> TASK OBJECTIVE: The answer must consist of every line below that holds the word "accuracy".

::: DATA FOR THE TASK :::

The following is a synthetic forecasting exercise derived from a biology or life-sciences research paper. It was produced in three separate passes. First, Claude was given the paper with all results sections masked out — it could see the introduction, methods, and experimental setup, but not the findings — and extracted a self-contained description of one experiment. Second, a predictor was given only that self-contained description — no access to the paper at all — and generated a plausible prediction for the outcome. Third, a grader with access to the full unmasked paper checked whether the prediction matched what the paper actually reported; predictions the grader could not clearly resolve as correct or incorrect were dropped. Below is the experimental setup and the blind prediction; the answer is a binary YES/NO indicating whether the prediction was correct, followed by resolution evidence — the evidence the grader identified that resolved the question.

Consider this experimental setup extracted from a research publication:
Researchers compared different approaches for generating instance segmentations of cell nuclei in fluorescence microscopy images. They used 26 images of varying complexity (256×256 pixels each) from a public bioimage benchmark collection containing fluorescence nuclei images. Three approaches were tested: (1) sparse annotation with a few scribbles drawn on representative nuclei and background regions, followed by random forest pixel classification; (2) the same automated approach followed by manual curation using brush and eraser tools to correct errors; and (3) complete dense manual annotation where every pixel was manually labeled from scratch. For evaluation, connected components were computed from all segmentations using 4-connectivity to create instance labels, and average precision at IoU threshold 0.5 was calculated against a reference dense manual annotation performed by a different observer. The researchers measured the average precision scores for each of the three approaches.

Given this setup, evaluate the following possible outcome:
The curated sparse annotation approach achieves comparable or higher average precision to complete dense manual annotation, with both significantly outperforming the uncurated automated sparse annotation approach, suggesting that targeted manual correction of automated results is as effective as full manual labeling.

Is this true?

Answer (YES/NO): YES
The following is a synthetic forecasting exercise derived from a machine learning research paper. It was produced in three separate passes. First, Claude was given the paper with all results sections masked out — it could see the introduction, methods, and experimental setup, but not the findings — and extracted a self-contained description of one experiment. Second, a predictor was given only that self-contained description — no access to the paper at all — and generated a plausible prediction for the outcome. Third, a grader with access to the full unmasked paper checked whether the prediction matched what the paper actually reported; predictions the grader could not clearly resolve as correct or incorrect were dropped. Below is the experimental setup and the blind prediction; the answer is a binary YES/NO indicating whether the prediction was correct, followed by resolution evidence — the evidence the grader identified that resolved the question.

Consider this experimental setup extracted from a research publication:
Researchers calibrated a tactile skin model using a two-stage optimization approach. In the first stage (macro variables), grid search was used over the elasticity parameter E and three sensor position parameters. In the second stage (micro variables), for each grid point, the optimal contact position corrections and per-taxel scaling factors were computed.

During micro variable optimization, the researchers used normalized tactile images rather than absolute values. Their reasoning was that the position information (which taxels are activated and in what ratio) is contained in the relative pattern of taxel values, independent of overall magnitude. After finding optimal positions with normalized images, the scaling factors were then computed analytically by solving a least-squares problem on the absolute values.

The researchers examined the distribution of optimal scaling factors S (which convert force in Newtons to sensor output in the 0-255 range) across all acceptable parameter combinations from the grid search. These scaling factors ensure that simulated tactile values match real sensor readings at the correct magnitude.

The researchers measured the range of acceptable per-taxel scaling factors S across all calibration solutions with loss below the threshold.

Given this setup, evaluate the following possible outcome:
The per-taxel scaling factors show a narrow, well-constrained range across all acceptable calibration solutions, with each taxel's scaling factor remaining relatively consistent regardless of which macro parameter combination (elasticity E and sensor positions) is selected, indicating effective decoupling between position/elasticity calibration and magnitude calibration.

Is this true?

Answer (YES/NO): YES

:::
::: DATA FOR THE TASK :::

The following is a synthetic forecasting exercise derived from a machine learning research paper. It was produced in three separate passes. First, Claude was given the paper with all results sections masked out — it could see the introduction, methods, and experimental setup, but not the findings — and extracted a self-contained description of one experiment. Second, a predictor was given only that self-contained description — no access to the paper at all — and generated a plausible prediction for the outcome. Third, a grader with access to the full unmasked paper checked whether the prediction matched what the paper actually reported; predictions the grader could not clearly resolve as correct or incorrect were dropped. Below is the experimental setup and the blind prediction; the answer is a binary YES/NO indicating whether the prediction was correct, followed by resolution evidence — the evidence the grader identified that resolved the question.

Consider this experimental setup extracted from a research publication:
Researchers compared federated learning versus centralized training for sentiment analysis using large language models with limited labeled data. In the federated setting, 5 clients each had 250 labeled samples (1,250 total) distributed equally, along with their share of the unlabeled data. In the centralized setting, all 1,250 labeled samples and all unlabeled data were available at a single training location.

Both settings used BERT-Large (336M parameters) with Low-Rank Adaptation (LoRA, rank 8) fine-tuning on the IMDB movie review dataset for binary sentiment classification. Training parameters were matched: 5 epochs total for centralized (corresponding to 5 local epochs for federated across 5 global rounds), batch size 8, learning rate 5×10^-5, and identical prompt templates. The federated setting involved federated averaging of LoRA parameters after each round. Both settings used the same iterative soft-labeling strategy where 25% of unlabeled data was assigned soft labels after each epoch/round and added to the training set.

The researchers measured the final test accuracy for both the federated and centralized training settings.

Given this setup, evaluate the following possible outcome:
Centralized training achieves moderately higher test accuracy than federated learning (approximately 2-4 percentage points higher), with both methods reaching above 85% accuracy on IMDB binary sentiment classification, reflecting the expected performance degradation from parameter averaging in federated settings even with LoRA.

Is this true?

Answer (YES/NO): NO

:::
::: DATA FOR THE TASK :::

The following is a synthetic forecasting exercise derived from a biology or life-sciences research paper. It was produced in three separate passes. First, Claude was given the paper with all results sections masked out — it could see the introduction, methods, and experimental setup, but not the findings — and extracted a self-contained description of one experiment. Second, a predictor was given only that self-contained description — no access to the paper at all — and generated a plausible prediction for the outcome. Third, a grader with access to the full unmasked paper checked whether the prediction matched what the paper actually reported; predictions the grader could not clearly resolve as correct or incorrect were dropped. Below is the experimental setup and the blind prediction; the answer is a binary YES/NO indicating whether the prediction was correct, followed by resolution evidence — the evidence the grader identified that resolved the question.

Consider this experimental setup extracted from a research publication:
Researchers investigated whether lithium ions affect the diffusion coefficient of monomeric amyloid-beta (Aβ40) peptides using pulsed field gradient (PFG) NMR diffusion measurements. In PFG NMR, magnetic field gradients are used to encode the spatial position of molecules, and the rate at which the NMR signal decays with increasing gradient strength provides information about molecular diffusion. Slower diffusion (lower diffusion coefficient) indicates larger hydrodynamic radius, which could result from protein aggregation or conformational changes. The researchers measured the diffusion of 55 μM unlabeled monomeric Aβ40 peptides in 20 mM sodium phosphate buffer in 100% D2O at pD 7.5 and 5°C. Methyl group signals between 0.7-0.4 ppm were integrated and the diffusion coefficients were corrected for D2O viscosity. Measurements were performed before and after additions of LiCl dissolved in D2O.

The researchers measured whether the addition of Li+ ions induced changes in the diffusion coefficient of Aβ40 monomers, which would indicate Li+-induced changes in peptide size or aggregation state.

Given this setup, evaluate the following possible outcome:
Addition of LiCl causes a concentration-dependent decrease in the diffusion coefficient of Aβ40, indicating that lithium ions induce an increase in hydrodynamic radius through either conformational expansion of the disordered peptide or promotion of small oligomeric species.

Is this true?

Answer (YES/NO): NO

:::

> RESULT BELOW:
The researchers measured the final test accuracy for both the federated and centralized training settings.
Centralized training achieves moderately higher test accuracy than federated learning (approximately 2-4 percentage points higher), with both methods reaching above 85% accuracy on IMDB binary sentiment classification, reflecting the expected performance degradation from parameter averaging in federated settings even with LoRA.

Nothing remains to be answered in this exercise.